Interview with Staff B (Chief Nursing Officer) confirmed this finding at 10:00 a.m. Staff B revealed the glucose meter is used for multiple patients. Staff B indicated that it could be the new lotion that staff uses. The lotion bottle had the same color substance on the tip of the bottle which was nearby the BGM on the "East" hallway and the "Main" nursing station.

Review on 11/8/19 of the facility policy titled "Disinfection and Sterilization" with an effective date of 5/7/19 states "All shared equipment that touches patients must be disinfected between patient contacts."

Review on 11/18/19 of the Accu-chek Inform II BGM Quick Reference Guide under "Important Safety Information" states "For multiple patient use, the meter should be cleaned and disinfected between each patient use following standard precautions and the cleaning and disinfecting procedures found in the [BGM name omitted] Operators's Manual."

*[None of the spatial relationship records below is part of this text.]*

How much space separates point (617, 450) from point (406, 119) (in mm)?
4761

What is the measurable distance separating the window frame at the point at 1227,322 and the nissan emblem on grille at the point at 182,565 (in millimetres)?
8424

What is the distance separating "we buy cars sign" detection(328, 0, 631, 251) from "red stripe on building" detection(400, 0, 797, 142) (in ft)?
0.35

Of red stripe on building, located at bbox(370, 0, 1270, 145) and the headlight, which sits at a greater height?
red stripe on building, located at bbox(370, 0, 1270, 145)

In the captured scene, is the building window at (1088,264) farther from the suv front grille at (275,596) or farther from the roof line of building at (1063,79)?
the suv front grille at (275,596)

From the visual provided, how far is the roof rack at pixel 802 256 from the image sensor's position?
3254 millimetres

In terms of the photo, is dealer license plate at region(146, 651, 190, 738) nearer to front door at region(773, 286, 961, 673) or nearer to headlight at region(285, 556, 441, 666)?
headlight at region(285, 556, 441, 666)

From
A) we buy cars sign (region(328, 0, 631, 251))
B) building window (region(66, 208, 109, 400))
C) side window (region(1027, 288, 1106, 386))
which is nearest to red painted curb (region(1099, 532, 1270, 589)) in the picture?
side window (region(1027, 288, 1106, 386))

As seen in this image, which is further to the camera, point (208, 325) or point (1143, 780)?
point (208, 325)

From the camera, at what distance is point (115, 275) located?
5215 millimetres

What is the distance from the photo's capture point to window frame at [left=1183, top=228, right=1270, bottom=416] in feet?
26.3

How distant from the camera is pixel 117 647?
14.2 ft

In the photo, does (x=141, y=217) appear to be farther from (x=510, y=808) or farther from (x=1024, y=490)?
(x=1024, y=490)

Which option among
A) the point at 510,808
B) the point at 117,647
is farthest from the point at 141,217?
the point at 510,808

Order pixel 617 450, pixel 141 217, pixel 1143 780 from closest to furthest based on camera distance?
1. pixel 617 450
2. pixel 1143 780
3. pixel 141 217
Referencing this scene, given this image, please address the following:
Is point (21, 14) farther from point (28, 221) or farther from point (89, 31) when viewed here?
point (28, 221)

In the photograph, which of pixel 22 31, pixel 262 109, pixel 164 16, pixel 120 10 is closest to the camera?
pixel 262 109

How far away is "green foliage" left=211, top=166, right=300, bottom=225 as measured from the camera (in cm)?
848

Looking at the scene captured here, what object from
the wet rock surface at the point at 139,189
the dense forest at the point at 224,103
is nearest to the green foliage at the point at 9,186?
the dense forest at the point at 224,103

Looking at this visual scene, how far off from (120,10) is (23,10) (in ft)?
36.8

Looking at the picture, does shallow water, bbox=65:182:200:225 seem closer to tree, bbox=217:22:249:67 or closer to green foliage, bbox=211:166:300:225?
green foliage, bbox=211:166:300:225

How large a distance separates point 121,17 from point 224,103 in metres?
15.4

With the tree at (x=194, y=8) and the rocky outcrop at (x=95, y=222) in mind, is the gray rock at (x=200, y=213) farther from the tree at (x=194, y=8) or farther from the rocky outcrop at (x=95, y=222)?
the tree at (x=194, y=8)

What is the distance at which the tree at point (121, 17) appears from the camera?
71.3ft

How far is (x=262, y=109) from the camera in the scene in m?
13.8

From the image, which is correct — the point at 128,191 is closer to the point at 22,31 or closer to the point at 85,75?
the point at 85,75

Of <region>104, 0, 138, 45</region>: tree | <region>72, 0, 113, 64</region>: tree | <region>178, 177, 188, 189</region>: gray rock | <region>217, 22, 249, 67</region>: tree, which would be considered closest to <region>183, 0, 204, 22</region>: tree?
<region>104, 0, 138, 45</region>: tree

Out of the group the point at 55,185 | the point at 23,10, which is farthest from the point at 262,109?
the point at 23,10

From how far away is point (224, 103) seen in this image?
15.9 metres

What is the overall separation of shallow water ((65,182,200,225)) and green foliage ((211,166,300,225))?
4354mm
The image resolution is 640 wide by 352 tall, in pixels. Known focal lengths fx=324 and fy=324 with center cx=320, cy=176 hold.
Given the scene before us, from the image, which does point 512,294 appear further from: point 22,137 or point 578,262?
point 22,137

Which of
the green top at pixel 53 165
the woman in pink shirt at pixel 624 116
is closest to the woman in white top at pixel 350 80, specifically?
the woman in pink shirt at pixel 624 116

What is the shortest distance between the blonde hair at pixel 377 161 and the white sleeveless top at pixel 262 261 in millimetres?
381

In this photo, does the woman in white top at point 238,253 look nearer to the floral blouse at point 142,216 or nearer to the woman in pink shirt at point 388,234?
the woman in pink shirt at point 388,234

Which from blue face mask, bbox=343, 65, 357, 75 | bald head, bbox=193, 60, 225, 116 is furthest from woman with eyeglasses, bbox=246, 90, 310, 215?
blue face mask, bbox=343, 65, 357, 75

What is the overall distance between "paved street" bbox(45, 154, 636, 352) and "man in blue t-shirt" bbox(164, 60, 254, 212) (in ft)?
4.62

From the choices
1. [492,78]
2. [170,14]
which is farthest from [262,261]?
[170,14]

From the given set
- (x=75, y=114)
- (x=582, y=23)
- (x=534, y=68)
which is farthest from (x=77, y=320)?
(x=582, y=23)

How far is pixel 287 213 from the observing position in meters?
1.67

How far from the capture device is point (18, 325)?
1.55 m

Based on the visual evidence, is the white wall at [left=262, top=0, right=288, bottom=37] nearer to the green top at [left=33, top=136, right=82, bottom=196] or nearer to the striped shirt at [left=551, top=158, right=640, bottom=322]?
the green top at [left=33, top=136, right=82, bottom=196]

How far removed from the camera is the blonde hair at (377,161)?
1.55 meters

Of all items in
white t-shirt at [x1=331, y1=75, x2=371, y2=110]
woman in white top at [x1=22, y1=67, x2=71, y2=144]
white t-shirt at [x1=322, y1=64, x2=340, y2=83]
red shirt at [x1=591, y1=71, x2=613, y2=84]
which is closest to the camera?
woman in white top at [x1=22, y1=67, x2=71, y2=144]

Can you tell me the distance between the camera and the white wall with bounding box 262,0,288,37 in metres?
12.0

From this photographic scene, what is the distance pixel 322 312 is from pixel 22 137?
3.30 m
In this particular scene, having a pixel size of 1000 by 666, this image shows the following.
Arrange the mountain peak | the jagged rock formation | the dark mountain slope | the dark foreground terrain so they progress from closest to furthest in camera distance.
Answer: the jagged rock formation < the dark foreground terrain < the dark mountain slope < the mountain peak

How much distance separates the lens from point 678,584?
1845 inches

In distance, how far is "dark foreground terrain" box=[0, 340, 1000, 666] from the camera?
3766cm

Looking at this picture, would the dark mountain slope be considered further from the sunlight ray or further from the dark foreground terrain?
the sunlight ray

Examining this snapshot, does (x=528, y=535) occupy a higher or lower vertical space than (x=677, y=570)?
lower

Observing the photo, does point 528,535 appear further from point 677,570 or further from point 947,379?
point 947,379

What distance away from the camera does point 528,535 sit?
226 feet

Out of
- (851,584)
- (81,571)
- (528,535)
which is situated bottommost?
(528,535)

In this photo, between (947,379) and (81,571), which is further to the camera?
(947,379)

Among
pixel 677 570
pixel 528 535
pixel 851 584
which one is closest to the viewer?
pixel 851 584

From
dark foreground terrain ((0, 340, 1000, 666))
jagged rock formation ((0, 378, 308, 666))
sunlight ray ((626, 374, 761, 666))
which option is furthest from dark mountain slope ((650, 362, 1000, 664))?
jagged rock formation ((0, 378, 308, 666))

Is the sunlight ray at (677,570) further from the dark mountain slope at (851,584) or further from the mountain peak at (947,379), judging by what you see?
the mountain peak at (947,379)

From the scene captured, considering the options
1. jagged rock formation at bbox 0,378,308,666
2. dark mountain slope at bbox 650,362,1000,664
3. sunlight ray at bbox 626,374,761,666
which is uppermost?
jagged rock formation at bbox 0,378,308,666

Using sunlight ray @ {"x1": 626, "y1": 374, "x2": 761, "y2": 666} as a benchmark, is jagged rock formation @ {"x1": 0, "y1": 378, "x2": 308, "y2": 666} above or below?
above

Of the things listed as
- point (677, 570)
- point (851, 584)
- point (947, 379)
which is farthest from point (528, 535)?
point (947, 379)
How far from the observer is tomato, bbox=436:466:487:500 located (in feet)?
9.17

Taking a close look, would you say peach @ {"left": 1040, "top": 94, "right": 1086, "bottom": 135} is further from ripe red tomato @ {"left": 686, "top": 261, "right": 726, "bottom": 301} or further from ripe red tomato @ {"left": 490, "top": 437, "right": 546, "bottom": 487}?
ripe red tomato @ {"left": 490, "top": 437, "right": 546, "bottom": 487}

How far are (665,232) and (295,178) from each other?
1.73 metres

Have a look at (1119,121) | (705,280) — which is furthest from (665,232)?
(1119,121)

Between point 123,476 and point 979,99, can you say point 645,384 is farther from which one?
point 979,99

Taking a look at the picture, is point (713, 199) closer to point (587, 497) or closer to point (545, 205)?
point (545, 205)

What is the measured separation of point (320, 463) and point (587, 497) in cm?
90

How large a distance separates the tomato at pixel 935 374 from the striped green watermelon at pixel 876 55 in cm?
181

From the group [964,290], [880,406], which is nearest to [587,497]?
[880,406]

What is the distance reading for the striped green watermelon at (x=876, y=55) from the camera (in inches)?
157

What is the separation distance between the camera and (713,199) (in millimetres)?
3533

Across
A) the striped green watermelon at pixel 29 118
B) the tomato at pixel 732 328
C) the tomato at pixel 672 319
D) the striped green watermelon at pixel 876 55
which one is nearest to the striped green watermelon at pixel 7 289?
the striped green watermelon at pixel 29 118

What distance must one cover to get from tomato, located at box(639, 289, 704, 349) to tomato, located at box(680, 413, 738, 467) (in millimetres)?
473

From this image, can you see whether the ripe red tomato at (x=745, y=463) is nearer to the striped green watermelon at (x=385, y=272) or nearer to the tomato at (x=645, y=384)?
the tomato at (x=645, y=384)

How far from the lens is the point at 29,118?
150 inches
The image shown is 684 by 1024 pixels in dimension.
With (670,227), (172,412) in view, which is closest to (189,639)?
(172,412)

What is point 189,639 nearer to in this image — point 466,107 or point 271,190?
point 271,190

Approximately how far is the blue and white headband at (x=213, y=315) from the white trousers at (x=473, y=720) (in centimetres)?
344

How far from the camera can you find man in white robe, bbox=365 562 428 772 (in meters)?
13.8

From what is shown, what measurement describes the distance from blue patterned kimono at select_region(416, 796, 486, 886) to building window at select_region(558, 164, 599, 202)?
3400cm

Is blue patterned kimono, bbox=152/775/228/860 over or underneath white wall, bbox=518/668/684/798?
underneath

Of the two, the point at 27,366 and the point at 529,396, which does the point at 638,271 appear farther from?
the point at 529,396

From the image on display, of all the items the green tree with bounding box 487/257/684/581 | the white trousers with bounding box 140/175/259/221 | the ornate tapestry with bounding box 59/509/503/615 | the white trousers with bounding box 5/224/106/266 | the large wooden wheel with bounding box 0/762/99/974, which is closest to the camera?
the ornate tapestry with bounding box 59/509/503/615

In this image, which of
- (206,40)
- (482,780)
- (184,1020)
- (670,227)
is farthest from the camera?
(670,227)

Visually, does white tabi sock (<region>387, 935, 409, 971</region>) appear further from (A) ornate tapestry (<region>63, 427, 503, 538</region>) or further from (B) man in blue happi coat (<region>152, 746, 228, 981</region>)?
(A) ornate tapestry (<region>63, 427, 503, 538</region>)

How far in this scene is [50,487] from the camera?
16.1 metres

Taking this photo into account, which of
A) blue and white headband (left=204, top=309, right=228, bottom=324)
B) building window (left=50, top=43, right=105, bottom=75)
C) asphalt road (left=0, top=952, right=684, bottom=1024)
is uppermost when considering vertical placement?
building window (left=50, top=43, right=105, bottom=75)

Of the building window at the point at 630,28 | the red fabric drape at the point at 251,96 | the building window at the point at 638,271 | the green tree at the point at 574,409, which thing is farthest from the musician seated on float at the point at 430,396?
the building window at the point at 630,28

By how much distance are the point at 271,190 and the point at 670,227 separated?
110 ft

Review on 11/15/19 of the CDC website for Infection Prevention during Blood Glucose Monitoring and Insulin Administration (https://www.cdc.gov/injectionsafety/blood-glucose-monitoring.html) revealed "Whenever possible, blood glucose meters should not be shared. If they must be shared, the device should be cleaned and disinfected after every use, per manufacturer's instructions. If the manufacturer does not specify how the device should be cleaned and disinfected then it should not be shared."